Se Won Oh - Electronics and Telecommunications Research Institute, Data Scientist
Hyuntae Jeong - Electronics and Telecommunications Research Institute, Data Scientist
Seungeun Chung - Electronics and Telecommunications Research Institute, Data Scientist
Jeong Mook Lim - Electronics and Telecommunications Research Institute, Data Scientist
Kyoung Ju Noh - Electronics and Telecommunications Research Institute, Data Scientist
Our team is conducting a research project called HELP (Human Experience Learning and Prediction). We study human behavior in daily life by collecting sensor data and analyzing contextual information from everyday activities. Our research focuses on how people behave and adapt in real-world environments over time. Building on our experience with machine learning-based prediction studies, we joined this competition to contribute to identifying critical factors involved in sepsis prediction.
We believed that the key was to develop a machine learning model using a carefully curated training dataset, which involved selecting highly relevant variables from a large set and appropriately handling missing values.
We initially selected 27 variables that showed strong associations with sepsis mortality from the full set of variables. Next, all non-numeric variables were converted into categorical variables, with "Unknown" or "Other" treated as disnct categories. To handle missing values, we imputed numeric variables using the mean value within each mortality group, and categorical variables using the most frequent category.
We selected the random forest algorithm for training our model, as it is known for its relatively fast computation and strong performance.

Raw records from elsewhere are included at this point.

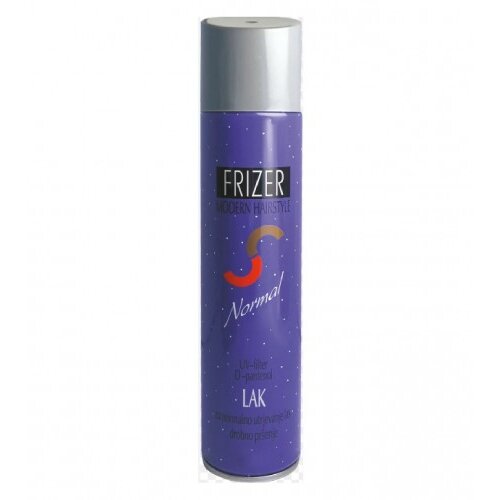 FRIZER Lak za kosu NORMAL 300ml P06781 Slike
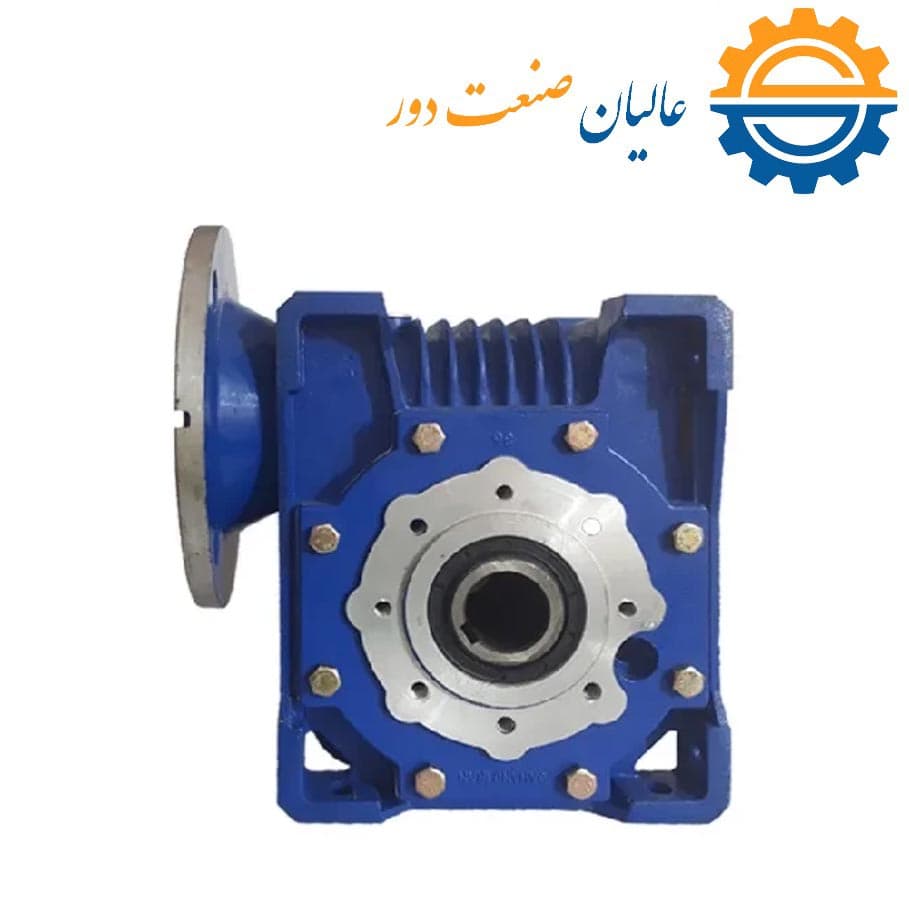 گیربکس مکعبی سهند مدل W90 — تصویر ۵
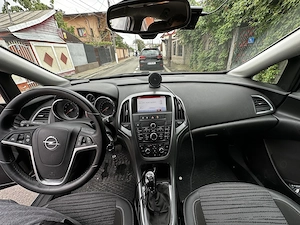 Opel Astra J 1.4 Turbo prim proprietar  - imagine 8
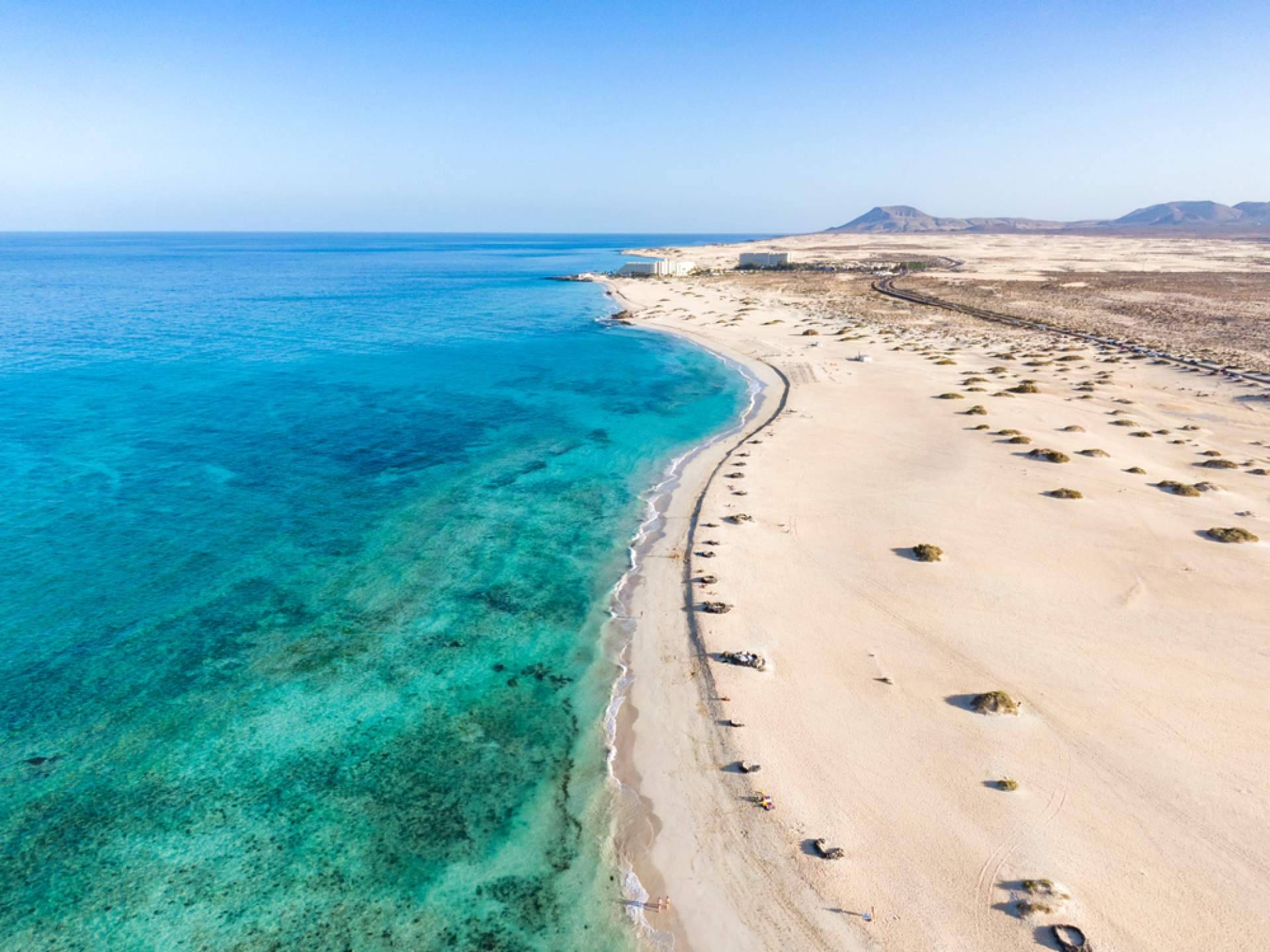 Alquiler de apartamentos y villas en Fuerteventura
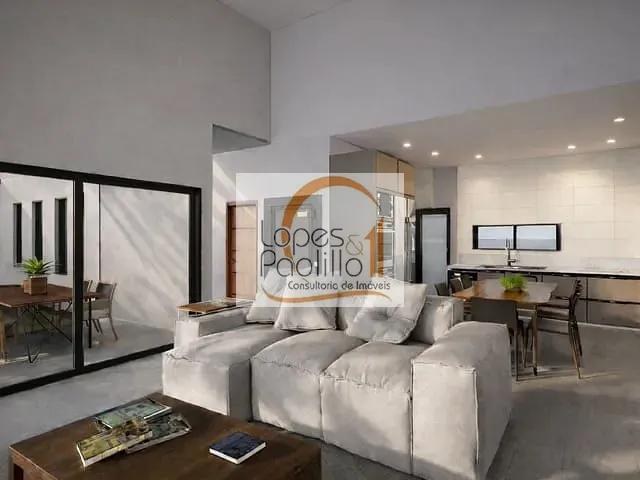Casa com 378m² 3 quartos e 3 banheiros, à venda, no bairro Jardim Colina do Sol em Bom Jesus dos Perdões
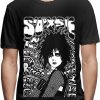 Siouxsie And The Banshees T-Shirt Casual Printing Music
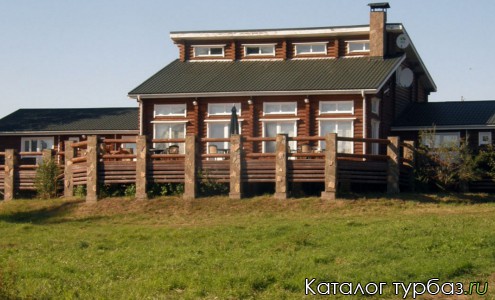 База отдыха «Берлога»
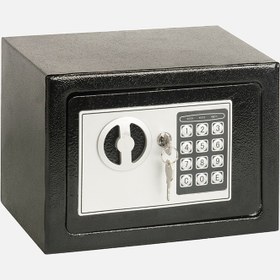 Resim Unkatech Elektronik Ev Ofis Tipi Para Kasası Siyah 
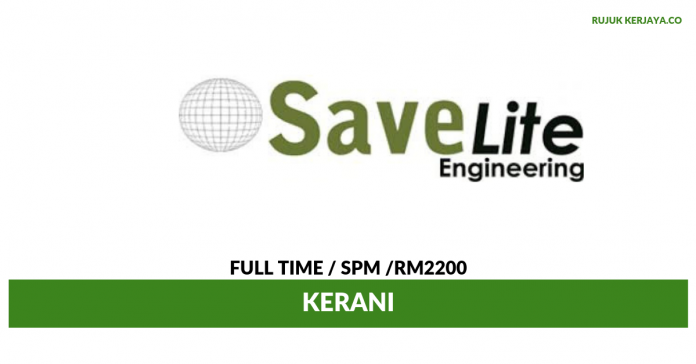 SaveLite Engineering Sdn Bhd SaveLite Engineering ~ Kerani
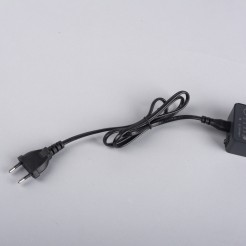 438-13 Q-SWING LAMPA PODŁOGOWA ANTRACYT/ZŁOTY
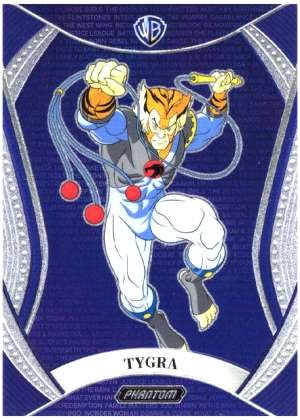 Tygra – Thundercats (1985)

Moreover, it offers the advantage of enabling interpretation of how individual variables influence the prediction outcomes.
We set the number of estimators (n_estimators) to 300 and the maximum depth (max_depth) to 10, while keeping all other hyperparameters at their default values.
On the other hand, we initially understood that only three submission attempts were allowed for the final phase leaderboard. As a result, we were very cautious to avoid any flagged or error submissions and conservatively set the prediction threshold to ensure on-time submission. However, after reviewing other teams' results, we knew that flagged/error submissions were not counted toward the official submission limit. In retrospect, had we known this earlier, we could have taken a more aggressive approach (e.g., experimenting with a wider range of thresholds and hyperparameters), which might have led to better performance.